Changes in the V3 region of gp120 contribute to unusually broad coreceptor usage of an HIV-1 isolate from a CCR5 Δ32 heterozygote

Department of Cancer Immunology and AIDS, Dana-Farber Cancer Institute, Harvard Medical School, Boston, MA 02115, USA.
Virology (Impact Factor: 3.32). 06/2007; 362(1):163-78. DOI: 10.1016/j.virol.2006.11.025
Source: PubMed


Heterozygosity for the CCR5 Delta32 allele is associated with delayed progression to AIDS in human immunodeficiency virus type 1 (HIV-1) infection. Here we describe an unusual HIV-1 isolate from the blood of an asymptomatic individual who was heterozygous for the CCR5 Delta32 allele and had reduced levels of CCR5 expression.
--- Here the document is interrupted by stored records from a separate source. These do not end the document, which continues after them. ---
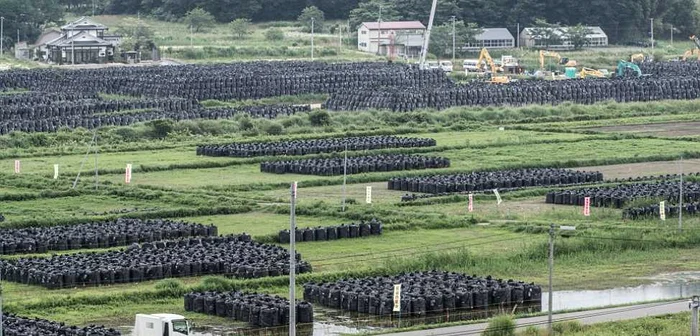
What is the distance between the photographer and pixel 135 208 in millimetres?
62000

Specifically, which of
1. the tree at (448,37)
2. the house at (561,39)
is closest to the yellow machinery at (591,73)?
the tree at (448,37)

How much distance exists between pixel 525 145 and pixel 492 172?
12713mm

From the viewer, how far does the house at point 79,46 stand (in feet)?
463

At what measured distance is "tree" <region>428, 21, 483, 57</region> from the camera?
160 meters

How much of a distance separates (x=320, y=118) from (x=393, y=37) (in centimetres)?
6497

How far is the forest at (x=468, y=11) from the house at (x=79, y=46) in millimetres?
24044

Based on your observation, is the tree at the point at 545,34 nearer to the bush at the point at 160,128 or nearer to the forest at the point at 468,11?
the forest at the point at 468,11

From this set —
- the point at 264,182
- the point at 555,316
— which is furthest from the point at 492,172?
the point at 555,316

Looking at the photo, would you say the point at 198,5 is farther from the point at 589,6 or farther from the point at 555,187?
the point at 555,187

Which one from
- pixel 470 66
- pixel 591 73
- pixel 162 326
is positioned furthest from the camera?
pixel 470 66

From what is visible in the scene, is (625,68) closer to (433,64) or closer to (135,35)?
(433,64)

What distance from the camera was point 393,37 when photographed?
524ft

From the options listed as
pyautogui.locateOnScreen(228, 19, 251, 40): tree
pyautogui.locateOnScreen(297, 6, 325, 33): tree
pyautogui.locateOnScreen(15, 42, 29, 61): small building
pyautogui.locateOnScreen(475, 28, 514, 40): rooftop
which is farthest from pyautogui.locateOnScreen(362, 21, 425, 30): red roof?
pyautogui.locateOnScreen(15, 42, 29, 61): small building

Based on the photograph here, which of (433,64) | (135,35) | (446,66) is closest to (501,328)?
(446,66)
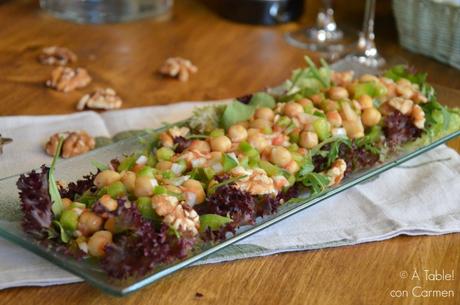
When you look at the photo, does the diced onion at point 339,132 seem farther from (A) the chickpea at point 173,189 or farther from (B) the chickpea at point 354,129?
(A) the chickpea at point 173,189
The primary virus used CCR5, CXCR4, and an unusually broad range of alternative coreceptors to enter transfected cells. However, only CXCR4 and CCR5 were used to enter primary T cells and monocyte-derived macrophages, respectively. Full-length Env clones had an unusually long V1/V2 region and rare amino acid variants in the V3 and C4 regions. Mutagenesis studies and structural models suggested that Y308, D321, and to a lesser extent K442 and E444, contribute to the broad coreceptor usage of these Envs, whereas I317 is likely to be a compensatory change. Furthermore, database analysis suggests that covariation can occur at positions 308/317 and 308/321 in vivo. Y308 and D321 reduced dependence on the extracellular loop 2 (ECL2) region of CCR5, while these residues along with Y330, K442, and E444 enhanced dependence on the CCR5 N-terminus compared to clade B consensus residues at these positions. These results suggest that expanded coreceptor usage of HIV-1 can occur in some individuals without rapid progression to AIDS as a consequence of changes in the V3 region that reduce dependence on the ECL2 region of CCR5 by enhancing interactions with conserved structural elements in G-protein-coupled receptors.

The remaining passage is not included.